Guest Post: Thinspiration
Today’s guest post comes from Dani, self-described as “Social justice extraordinaire. Americana mama. On any given day, you can find me on my couch, with my dog, or with my face in a book. I sing songs in the shower every day.”
Since I can remember, I have been at war with my body.
From the time my body became, I guess, WHAT it would be, I had a round belly and an ass that at times felt like I was carting around a cosmic pot o’ gold, and at other times, felt like I was transporting something the likes of a commercial dumpster. It just depended on who was looking at it and what I had to eat that day.
As I approached my late twenties, and started dating the guy who is now my husband, I realized that I was uncomfortably rounded. My belly protruded quite nicely out in front of my body (I got asked if I was pregnant more than a few times), and my ass had grown in proportions I didn’t know were possible. So I started modifying some of my lifestyle choices, i.e. not drinking super sugary liquor drinks, beer, or sweetened, soy-milked coffee. I tried to limit the amount of trips I made to China Panda to get mock chicken nuggets and faux crab Rangoon, and I learned how to cook. I got my weight down from probably 165 to 155, and it has been there ever since.
Even when I would go through the periods in my life when I was heavier than I thought I should be (where does this subjective comparison even come from, except that my pants were too tight?), I did not actually make too much of an effort to change it, though the negative body self-talk was a constant bullshit narrative like a reel in my head.
Here’s the thing: I DON’T care about going to the gym every day. I DON’T like to talk about exercise, don’t want to get committed to some new-age fitness regimen, or start running fucking marathons. In fact, this conversation bores the hell out of me. I am 31-years old, and here’s what I have liked when it comes to physical exertion: roller-fucking-derby, kick-fucking-ball, walking my fucking dog, motherfucking bike riding, or anything else that is on my terms. When I played roller derby, I felt like steel. When I played kick ball, I imagined I was in an action movie. When I walk my dog, my joy is in the quality time spent with her and the delicious outside air. And when I ride my bike, I feel free. So, none of these things answer that nagging voice inside my head that says I need a smaller waistline. I have never been skinny, skinnier, or skinniest, and I don’t doubt that I will go to my grave with this type of body that has always been this type of body.
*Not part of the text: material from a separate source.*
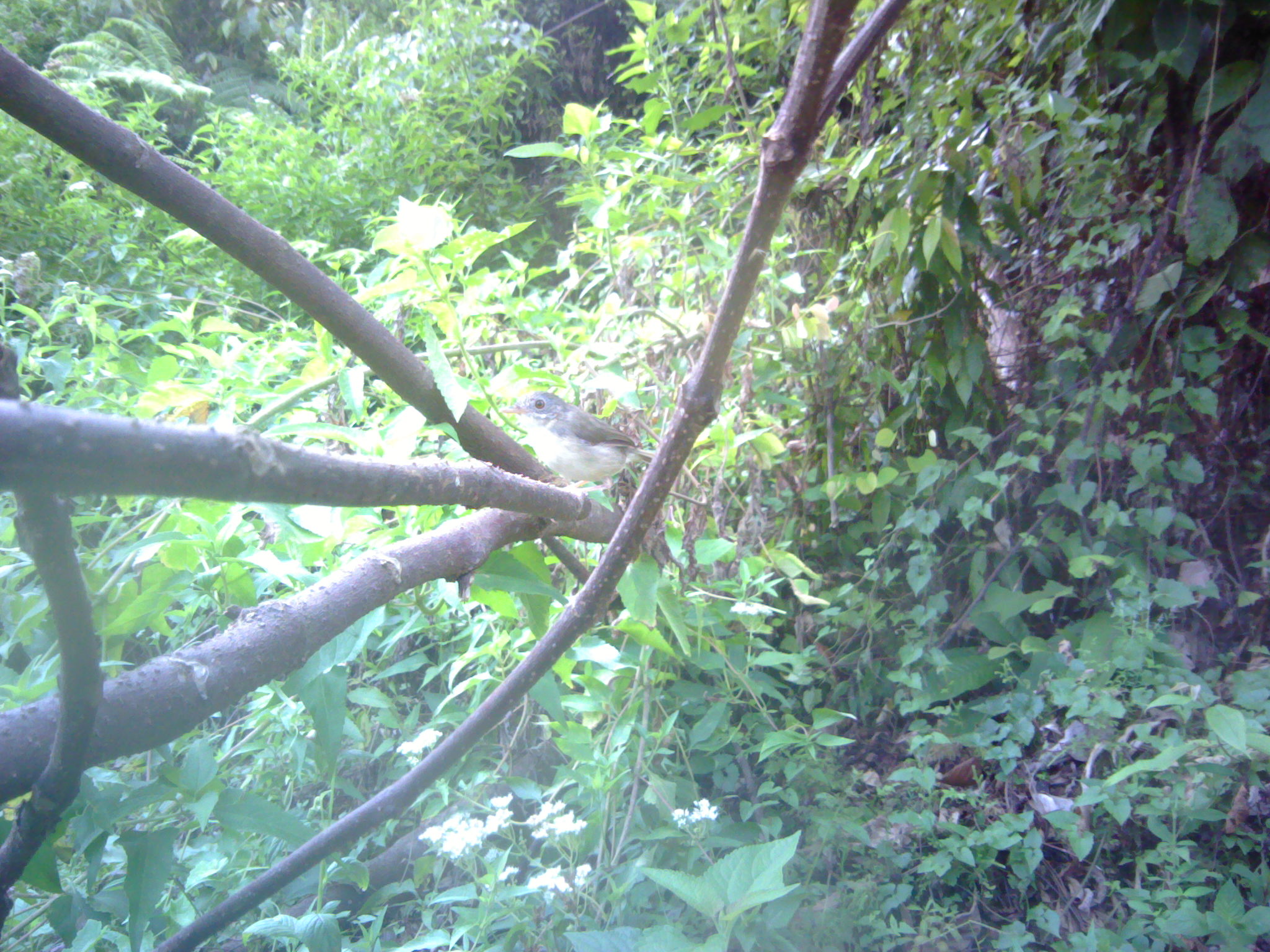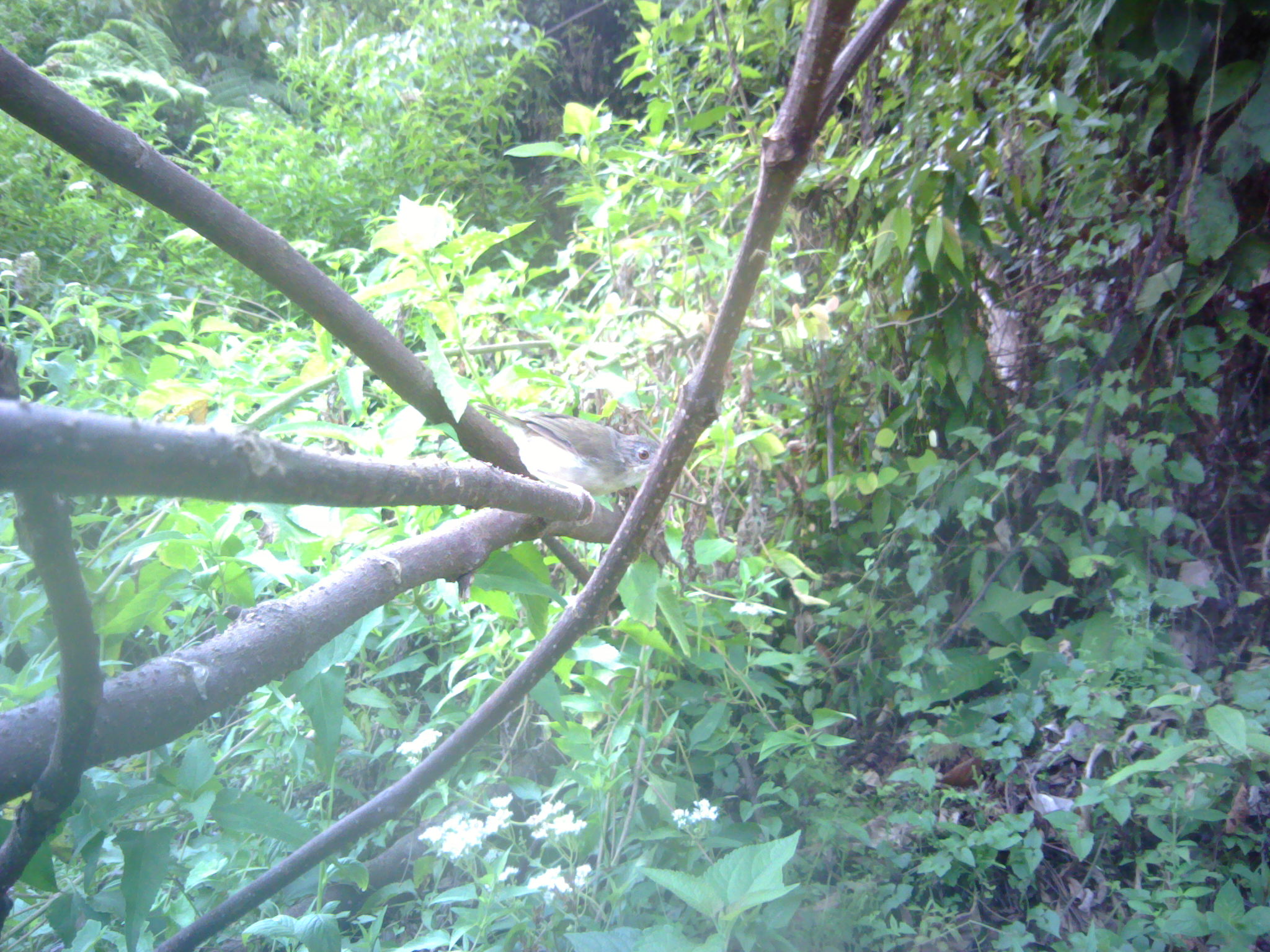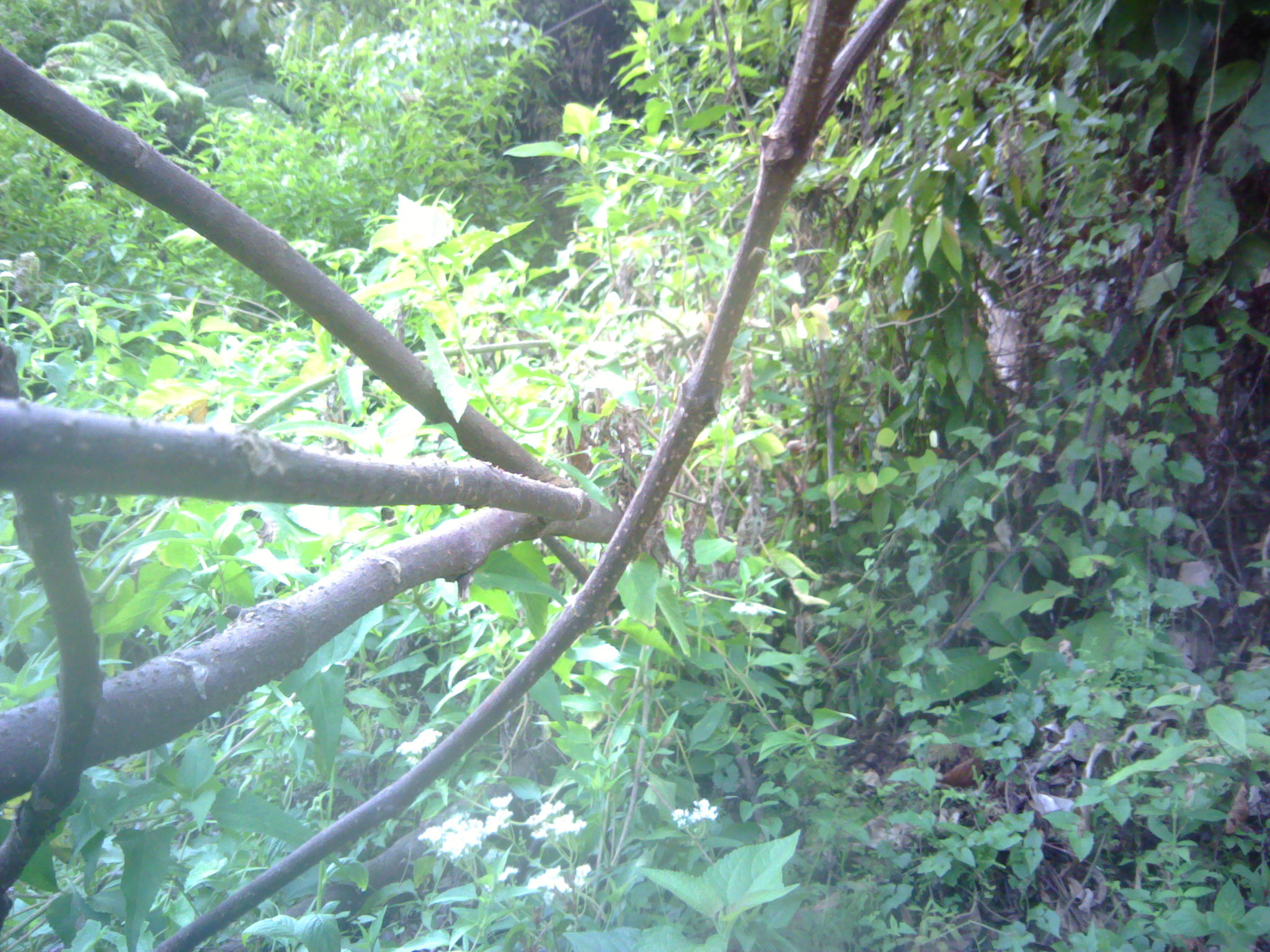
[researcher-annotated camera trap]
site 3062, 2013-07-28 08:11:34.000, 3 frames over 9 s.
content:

I have been at war with my body. My body and its unique build have bulldozed me through the hell and back that was my life as a child and adolescent. It has supported me through countless hangovers, break-ups, and triumphs. It blasted me through 12 years of waitressing and bar shifts like a boss. While in a band, this body hauled heavy equipment back and forth from show to show, from bar stage to bar stage, doing my share despite what gender constructs told me I was required to do. I have defended myself during physical altercations, bucked up because I believed my strong body WAS a force to be reckoned with, and this body has been kissed, hugged, loved, and has kissed, hugged, and loved it’s share of special people. Why in the ever-loving shit have I put my body on trial? What has it ever done to me, other than be soft on the outside? I weighed myself today, after two months of NOT dieting while simultaneously beating myself up for it. Guess what? I weigh the same damn amount that I weighed when I was measuring out the amount of Cinnamon Harvest biscuits I was allowed for breakfast, counting calories and cursing my way through every meal as if I had ALREADY done something terribly wrong before I ate the food.
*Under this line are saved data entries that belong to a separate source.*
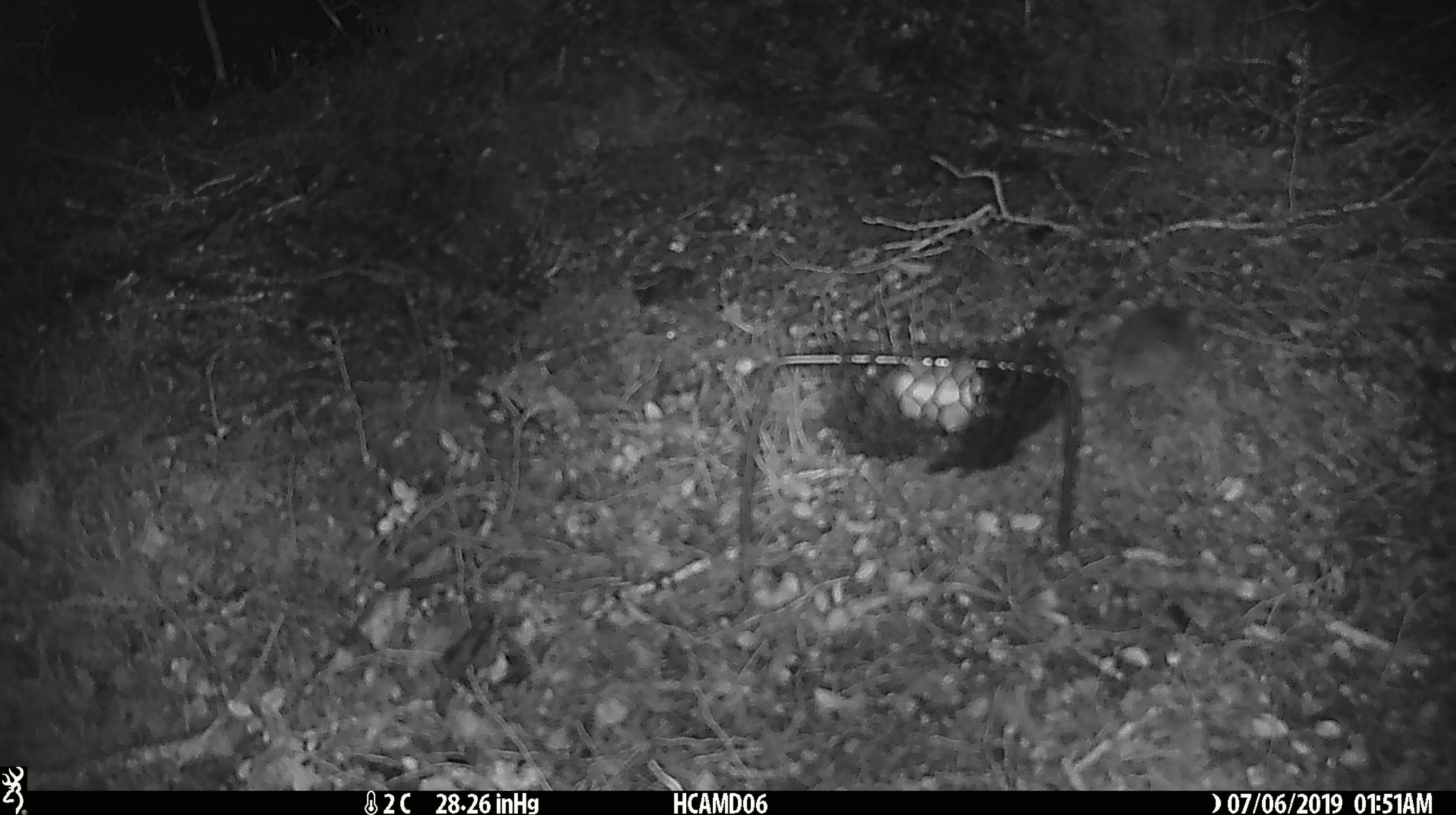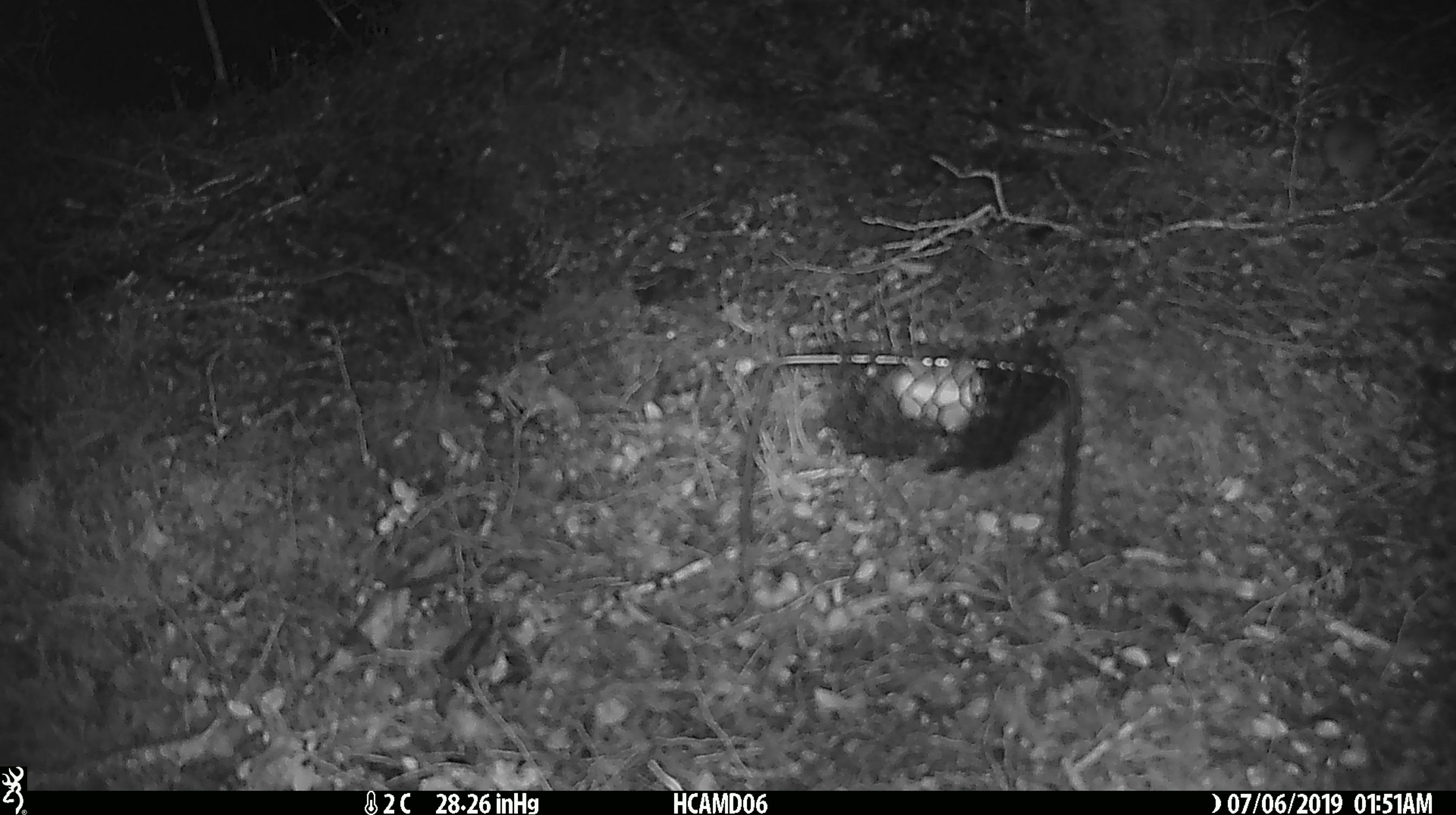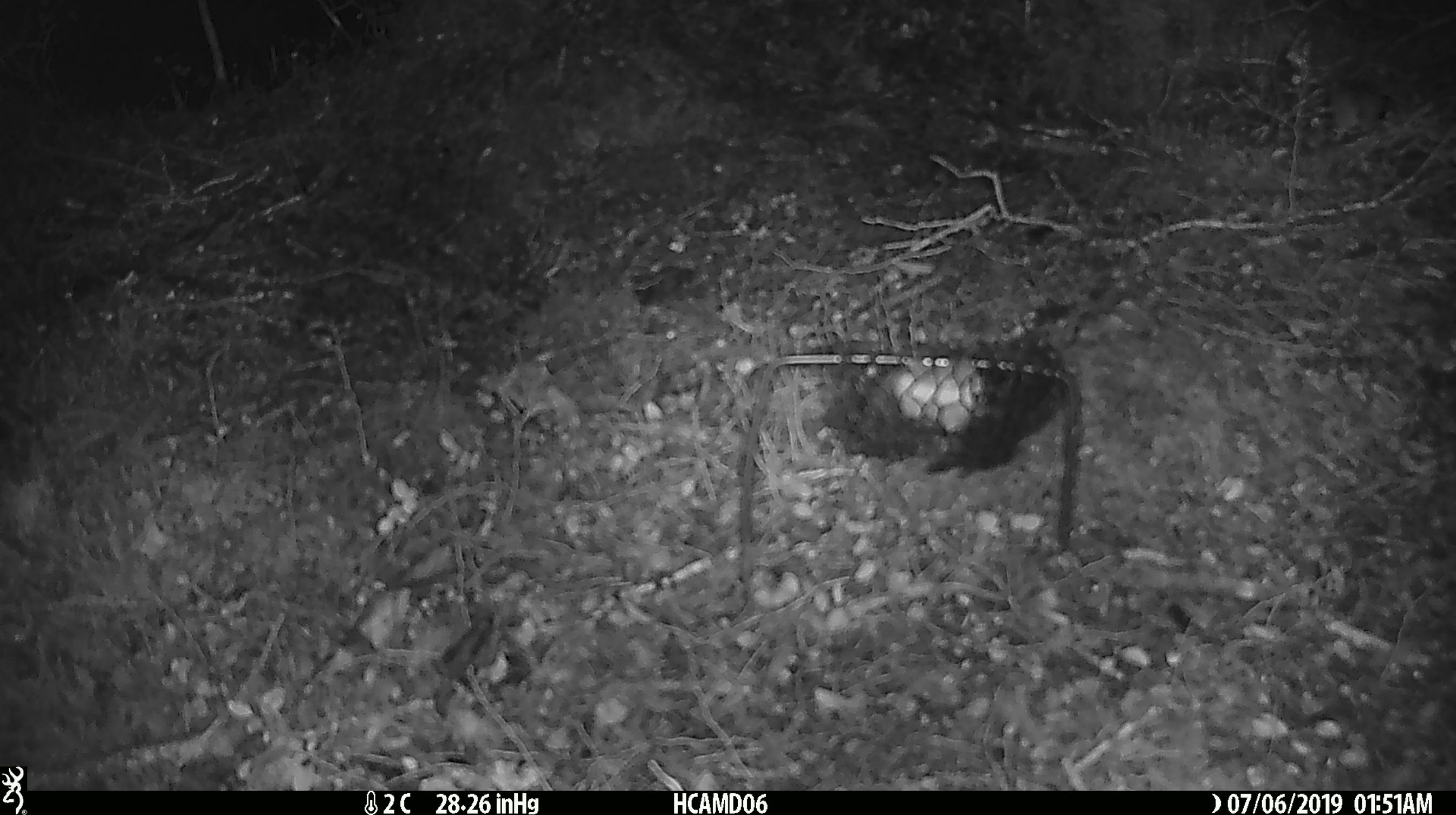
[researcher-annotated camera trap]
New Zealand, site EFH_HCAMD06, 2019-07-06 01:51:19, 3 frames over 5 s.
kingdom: Animalia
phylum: Chordata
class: Mammalia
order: Rodentia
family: Muridae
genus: Mus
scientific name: Mus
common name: mouse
Mouse (Mus).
Here are life’s battles and victories that I DO deem important: advocacy and empowerment for disadvantaged people, good work, getting educated, noteworthy experiences and conversations, music-playing and music-listening, gardening, therapy, cooking, and friendship. All of this is to say, I hereby surrender this war. I’d venture that there are much more important wars to fight. My food choices are generally healthy, whole, and ethically-bound. I’m just gonna go ahead and keep doing that. I hereby raise my white flag in surrender and evict this nasty, inner dialogue that has been in my brain and my heart for too long, because truthfully, it’s high time it finds a new home.
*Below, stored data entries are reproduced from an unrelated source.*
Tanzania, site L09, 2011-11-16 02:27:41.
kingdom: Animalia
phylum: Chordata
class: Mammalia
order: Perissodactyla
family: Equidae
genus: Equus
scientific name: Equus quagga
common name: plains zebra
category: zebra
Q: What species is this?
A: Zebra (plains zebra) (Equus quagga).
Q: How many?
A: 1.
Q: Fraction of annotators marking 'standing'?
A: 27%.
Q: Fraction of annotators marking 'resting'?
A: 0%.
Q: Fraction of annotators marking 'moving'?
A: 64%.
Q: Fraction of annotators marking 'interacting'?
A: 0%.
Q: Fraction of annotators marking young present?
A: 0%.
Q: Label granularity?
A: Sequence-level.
I LOVE what Dani has to say about her beautiful body. And I’m truly happy for her that she’s letting the ‘war on body image’ go. She has a strong, feminine, healthy body and certainly one to be thankful for.
Hating our bodies is so unfair and it never works. This body gets me out of bed every day, eats and digests food, eliminates toxins and waste, fights infections, brings pleasure both physical and emotional to me, laughs, sees, makes love, has babies, lifts kids into shopping carts and onto ponies, swims in the ocean (pees in the ocean)….need I go on? I don’t like parts of my body either – no way. My thighs are thunderous and I’m sooo short. But still, I’m grateful to it for taking me where I want to go and doing what I need it to do most days, even if it doesn’t lose weight in the “right” places. It fights me there, but I won’t hate the thing that gives me pleasure and the ability to enjoy my life and to help others. Let’s get over this self absorption and count some body blessings.